SHORT EXERCISE »
Reproduce verbatim the lines beginning with the one that contains "Which reference object" and running through the last line, both ends included.

PROVIDED MATERIAL »
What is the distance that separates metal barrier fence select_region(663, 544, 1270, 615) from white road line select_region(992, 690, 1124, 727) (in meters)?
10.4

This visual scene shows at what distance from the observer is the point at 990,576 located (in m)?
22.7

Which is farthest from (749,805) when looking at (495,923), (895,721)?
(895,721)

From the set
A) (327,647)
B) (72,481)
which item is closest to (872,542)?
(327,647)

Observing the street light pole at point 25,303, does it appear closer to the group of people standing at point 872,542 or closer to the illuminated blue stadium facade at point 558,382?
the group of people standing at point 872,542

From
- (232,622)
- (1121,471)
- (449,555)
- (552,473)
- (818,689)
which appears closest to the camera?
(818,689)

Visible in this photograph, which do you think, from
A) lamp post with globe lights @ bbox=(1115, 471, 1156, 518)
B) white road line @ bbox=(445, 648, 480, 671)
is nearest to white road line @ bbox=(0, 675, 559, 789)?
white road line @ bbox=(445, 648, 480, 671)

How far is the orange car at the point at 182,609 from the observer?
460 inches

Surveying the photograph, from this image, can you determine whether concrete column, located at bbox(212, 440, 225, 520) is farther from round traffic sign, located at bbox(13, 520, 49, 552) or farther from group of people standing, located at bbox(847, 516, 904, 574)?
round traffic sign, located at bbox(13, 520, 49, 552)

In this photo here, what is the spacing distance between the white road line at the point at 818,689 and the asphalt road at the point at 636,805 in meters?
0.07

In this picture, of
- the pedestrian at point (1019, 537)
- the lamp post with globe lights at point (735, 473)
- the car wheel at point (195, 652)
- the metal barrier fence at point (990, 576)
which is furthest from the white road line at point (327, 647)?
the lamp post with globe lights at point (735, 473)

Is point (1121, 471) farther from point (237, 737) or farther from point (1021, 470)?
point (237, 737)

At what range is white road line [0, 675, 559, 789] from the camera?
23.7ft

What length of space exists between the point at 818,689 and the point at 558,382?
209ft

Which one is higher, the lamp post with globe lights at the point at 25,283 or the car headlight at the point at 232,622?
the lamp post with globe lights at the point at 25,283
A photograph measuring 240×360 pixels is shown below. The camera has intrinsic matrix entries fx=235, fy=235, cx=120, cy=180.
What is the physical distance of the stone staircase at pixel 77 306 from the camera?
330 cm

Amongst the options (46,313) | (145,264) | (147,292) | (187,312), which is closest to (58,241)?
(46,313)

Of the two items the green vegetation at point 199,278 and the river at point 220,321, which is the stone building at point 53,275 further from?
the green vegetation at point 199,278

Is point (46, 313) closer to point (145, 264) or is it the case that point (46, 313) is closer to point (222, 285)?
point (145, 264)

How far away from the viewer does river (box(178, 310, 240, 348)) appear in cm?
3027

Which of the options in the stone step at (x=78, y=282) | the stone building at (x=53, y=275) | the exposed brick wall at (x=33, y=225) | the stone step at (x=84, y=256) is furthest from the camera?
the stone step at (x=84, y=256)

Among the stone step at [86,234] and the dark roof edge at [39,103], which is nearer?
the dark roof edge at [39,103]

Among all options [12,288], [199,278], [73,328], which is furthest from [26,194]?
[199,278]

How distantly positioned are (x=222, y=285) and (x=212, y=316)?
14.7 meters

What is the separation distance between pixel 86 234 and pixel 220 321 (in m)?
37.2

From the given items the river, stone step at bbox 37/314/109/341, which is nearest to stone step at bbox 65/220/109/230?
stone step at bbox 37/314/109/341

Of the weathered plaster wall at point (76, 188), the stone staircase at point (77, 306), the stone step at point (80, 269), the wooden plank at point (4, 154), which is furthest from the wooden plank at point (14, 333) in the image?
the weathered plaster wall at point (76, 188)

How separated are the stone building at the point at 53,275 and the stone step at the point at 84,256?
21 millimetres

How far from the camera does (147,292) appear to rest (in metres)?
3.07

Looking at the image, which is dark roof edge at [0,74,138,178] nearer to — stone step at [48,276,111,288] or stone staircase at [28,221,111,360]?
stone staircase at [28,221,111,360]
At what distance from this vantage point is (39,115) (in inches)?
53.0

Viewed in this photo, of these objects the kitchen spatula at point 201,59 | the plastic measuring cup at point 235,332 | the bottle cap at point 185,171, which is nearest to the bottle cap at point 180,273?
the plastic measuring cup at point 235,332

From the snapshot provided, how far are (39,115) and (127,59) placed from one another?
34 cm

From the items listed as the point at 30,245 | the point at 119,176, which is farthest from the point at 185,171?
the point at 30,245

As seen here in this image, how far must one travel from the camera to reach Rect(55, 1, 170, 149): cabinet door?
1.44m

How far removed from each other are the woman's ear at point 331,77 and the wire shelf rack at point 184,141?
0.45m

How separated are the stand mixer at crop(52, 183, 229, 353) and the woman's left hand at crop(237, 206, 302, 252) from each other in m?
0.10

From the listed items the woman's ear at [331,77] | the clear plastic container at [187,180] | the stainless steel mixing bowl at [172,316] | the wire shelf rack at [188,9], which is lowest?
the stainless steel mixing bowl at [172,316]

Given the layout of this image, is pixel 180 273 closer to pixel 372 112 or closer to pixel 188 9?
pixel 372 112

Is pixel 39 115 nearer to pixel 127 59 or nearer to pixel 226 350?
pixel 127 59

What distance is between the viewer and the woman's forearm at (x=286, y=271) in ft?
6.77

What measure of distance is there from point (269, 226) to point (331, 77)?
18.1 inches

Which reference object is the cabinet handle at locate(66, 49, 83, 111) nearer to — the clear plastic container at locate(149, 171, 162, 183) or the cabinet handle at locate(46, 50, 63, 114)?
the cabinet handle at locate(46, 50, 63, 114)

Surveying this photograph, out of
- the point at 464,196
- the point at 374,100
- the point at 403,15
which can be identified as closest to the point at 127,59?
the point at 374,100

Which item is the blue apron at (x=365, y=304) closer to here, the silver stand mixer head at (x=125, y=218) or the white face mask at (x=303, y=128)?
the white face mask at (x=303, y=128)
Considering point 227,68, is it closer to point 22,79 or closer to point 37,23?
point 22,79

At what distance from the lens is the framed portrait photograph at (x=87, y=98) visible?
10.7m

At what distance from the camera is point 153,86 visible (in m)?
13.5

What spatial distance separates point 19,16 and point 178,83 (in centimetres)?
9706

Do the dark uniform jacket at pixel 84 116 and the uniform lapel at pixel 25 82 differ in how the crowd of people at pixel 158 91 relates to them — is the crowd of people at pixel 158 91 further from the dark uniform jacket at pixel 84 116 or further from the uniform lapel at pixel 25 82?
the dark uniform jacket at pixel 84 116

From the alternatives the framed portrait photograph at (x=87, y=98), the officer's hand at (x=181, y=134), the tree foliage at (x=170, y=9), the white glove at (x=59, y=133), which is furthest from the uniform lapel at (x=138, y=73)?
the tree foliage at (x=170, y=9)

RESULT FOR THIS EXERCISE »
Which reference object is the cabinet handle at locate(66, 49, 83, 111) nearer to — the clear plastic container at locate(149, 171, 162, 183) or the cabinet handle at locate(46, 50, 63, 114)?
the cabinet handle at locate(46, 50, 63, 114)

Surveying this photograph, out of
- the point at 464,196
- the point at 374,100
- the point at 403,15
which can be identified as closest to the point at 127,59?
the point at 374,100

Which item is the blue apron at (x=365, y=304) closer to here, the silver stand mixer head at (x=125, y=218) or the white face mask at (x=303, y=128)?
the white face mask at (x=303, y=128)
Considering point 227,68, is it closer to point 22,79 or closer to point 37,23?
point 22,79

At what distance from the lens is the framed portrait photograph at (x=87, y=98) visible?
10.7m

At what distance from the camera is point 153,86 visible (in m)?
13.5

What spatial distance separates point 19,16 and point 178,83 (in centimetres)?
9706

Do the dark uniform jacket at pixel 84 116 and the uniform lapel at pixel 25 82 differ in how the crowd of people at pixel 158 91 relates to them — is the crowd of people at pixel 158 91 further from the dark uniform jacket at pixel 84 116 or further from the uniform lapel at pixel 25 82?
the dark uniform jacket at pixel 84 116

From the alternatives the framed portrait photograph at (x=87, y=98), the officer's hand at (x=181, y=134), the tree foliage at (x=170, y=9), the white glove at (x=59, y=133), which is furthest from the uniform lapel at (x=138, y=73)?
the tree foliage at (x=170, y=9)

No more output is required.